Dataset entries
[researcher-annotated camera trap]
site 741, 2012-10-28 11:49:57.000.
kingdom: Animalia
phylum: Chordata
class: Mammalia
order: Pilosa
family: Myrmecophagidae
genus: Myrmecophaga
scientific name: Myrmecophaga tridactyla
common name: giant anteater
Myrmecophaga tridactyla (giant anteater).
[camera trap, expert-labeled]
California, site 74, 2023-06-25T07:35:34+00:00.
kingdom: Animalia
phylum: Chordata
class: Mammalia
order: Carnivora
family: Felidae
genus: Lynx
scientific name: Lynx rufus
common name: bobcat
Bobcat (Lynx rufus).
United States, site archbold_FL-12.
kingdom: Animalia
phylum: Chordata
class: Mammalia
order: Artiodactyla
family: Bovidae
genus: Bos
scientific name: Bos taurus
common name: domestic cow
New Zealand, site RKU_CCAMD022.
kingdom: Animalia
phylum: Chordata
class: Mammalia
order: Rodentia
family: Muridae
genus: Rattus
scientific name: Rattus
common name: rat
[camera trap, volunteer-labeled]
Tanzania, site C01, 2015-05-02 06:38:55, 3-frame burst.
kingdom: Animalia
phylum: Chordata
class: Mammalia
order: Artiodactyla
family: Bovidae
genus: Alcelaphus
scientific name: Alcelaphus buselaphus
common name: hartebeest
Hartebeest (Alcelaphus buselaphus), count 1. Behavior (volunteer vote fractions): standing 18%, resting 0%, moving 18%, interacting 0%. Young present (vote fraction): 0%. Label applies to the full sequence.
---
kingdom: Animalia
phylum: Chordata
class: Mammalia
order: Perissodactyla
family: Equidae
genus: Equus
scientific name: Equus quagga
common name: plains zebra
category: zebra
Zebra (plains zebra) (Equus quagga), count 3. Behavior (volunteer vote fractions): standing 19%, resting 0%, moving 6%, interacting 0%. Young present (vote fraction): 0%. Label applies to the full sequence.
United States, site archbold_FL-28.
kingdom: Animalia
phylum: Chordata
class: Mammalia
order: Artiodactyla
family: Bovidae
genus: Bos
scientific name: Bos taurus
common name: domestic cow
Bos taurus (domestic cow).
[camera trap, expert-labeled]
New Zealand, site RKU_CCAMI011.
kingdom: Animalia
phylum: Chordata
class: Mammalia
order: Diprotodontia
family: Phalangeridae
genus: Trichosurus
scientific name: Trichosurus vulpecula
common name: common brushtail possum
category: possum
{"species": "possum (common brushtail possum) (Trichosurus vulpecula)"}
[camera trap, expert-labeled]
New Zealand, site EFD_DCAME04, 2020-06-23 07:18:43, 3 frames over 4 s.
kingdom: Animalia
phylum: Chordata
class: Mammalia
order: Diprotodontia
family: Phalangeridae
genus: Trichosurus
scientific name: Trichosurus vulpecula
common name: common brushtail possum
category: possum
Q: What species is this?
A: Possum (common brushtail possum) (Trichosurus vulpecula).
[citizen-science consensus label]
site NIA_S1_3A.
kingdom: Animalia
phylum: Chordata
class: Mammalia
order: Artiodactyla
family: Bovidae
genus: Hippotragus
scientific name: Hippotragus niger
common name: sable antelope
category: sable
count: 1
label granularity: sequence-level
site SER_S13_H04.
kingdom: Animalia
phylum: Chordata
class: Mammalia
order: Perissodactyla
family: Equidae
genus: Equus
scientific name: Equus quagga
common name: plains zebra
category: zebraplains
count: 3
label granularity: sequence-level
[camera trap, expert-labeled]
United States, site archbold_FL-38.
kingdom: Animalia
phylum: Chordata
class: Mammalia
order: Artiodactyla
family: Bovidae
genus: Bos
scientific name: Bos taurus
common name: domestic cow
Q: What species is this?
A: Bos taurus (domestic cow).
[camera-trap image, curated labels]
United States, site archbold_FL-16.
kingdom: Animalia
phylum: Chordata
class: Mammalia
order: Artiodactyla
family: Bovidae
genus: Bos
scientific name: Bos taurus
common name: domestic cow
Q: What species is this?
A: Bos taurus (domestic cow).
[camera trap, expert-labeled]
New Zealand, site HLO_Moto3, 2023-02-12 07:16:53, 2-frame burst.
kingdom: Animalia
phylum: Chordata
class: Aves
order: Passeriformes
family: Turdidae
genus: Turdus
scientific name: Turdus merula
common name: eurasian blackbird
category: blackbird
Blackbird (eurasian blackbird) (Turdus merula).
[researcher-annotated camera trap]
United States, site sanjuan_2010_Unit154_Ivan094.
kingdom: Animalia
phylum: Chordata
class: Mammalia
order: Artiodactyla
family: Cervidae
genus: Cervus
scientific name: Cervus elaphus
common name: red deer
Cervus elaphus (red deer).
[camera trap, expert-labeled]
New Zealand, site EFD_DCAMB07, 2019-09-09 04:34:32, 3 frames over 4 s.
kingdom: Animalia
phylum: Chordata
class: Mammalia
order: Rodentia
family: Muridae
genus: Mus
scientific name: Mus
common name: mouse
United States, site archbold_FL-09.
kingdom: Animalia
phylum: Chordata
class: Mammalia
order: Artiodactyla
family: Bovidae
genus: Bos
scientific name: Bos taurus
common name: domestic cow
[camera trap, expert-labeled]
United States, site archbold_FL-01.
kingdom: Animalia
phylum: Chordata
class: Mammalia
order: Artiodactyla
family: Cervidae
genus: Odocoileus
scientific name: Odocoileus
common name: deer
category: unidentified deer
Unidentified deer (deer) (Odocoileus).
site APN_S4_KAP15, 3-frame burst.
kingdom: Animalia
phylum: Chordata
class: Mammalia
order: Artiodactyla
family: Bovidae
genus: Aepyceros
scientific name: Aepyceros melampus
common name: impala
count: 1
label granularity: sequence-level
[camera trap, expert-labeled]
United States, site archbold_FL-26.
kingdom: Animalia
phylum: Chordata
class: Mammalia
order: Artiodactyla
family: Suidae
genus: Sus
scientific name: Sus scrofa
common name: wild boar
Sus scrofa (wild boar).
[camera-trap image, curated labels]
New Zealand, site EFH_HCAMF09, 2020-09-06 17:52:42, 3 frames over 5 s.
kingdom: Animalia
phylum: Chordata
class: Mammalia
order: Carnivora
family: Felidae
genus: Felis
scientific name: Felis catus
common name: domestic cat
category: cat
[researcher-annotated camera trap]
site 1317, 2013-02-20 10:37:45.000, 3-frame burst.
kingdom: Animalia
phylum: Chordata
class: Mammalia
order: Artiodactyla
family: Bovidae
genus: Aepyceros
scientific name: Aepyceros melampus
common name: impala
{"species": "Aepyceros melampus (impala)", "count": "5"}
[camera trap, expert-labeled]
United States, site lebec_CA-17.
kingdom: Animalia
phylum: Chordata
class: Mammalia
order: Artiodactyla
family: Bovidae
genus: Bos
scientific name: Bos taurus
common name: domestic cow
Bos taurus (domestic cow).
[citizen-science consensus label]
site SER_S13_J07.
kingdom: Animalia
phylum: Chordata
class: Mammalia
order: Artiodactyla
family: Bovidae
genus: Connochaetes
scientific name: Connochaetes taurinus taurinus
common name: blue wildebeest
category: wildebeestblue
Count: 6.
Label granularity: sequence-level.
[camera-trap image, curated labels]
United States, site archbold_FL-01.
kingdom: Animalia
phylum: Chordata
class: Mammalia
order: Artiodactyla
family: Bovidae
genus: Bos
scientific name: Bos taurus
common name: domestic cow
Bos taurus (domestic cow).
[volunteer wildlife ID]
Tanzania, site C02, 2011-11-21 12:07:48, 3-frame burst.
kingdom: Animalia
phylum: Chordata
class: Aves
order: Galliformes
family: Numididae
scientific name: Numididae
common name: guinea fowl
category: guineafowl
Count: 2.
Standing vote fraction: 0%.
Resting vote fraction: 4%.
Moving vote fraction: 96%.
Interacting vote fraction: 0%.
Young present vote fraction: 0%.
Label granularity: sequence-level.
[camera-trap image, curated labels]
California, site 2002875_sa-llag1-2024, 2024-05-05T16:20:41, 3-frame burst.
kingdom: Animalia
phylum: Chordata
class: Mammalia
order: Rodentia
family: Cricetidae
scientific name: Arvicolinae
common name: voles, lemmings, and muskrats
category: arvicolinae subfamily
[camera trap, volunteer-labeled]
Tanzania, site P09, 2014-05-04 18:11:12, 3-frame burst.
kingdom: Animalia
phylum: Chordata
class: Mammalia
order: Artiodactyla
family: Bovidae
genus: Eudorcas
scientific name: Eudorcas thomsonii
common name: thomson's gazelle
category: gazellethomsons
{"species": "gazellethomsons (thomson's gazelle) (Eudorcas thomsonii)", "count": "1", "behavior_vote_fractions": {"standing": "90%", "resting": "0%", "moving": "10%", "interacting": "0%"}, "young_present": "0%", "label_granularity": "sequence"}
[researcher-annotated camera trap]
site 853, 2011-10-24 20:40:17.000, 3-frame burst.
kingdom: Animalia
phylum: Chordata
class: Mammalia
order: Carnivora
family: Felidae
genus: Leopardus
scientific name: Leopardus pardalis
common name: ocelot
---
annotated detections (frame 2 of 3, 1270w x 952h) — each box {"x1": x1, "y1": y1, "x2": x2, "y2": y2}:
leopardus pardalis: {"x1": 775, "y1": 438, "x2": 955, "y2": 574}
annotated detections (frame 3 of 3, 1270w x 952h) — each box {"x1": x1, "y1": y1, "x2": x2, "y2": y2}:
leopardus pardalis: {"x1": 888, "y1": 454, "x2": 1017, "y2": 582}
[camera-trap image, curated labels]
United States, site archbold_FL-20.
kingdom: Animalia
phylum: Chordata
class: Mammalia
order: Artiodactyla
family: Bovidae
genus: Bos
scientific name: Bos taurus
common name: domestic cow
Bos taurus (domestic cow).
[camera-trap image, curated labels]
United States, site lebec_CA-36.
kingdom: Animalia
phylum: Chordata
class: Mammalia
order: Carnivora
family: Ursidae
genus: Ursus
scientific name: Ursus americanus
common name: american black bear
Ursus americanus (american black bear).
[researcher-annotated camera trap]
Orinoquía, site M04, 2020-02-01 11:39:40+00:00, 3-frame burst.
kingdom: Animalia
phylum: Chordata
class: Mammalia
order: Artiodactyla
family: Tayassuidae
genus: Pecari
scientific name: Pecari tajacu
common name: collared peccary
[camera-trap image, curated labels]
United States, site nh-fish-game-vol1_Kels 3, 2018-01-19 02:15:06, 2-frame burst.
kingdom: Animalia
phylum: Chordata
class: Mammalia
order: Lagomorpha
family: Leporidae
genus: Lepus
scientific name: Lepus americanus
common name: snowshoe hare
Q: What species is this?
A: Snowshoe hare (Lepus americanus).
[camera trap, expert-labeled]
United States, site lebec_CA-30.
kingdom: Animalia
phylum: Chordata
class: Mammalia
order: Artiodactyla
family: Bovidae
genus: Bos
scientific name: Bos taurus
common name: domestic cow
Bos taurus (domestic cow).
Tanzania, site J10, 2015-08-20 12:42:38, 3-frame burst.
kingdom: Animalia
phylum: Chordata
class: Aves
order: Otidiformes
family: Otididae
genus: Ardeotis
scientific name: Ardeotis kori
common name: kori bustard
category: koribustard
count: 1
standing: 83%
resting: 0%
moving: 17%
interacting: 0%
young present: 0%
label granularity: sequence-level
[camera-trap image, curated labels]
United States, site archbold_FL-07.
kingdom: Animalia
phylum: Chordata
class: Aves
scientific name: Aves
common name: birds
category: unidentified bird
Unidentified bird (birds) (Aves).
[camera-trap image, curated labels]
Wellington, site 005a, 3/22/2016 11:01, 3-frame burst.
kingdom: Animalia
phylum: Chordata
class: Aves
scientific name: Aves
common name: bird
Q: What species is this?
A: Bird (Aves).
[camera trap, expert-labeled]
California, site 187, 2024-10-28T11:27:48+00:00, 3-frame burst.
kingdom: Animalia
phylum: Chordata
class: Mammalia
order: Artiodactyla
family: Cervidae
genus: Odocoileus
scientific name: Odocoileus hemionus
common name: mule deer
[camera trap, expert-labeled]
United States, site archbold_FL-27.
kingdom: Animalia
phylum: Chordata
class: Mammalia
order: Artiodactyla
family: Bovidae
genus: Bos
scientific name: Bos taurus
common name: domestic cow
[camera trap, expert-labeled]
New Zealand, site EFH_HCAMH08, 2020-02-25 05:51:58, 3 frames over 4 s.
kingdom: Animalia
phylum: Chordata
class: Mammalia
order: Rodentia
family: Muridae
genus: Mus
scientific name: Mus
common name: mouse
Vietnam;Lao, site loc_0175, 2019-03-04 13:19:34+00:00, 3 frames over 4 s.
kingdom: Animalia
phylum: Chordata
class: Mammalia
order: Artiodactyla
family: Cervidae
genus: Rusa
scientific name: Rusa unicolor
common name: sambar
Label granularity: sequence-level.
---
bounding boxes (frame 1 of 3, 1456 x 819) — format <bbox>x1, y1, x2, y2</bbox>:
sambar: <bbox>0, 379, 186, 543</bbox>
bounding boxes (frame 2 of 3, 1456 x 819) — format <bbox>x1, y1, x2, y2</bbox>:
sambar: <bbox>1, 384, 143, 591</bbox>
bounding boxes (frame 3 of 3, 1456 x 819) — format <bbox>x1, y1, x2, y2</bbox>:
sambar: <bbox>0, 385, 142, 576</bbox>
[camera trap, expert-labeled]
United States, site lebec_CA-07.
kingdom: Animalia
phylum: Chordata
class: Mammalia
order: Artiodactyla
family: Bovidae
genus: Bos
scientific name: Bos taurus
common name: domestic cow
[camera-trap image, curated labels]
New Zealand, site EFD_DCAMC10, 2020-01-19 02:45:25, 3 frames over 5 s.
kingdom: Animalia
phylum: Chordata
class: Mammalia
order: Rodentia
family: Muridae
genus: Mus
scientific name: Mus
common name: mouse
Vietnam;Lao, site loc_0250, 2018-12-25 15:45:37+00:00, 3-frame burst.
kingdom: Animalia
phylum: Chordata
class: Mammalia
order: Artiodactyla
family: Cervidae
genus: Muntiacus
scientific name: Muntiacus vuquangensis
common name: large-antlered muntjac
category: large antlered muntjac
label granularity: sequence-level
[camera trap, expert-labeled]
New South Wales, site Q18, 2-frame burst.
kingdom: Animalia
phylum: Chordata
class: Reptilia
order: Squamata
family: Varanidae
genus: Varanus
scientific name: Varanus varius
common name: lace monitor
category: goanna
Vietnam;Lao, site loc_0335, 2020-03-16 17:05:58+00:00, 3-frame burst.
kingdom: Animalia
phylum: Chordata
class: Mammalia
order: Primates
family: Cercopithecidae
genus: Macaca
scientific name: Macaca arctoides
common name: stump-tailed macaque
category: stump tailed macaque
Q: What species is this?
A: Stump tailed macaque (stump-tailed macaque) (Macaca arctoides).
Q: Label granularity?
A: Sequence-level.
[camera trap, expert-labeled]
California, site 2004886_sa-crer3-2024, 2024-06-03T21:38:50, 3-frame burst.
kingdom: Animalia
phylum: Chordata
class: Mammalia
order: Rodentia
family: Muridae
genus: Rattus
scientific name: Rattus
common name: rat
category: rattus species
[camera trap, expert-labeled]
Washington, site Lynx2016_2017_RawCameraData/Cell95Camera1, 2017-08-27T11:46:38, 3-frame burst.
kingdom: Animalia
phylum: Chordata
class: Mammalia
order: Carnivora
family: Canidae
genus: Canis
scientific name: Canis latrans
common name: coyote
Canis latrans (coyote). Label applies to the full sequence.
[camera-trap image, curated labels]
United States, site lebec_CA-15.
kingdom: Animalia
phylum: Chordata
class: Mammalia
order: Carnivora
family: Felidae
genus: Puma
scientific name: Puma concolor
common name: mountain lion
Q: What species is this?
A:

Work instruction
Above are the entries; copy every line among them that contains the word "Eudorcas".

Exercise response
genus: Eudorcas
scientific name: Eudorcas thomsonii
{"species": "gazellethomsons (thomson's gazelle) (Eudorcas thomsonii)", "count": "1", "behavior_vote_fractions": {"standing": "90%", "resting": "0%", "moving": "10%", "interacting": "0%"}, "young_present": "0%", "label_granularity": "sequence"}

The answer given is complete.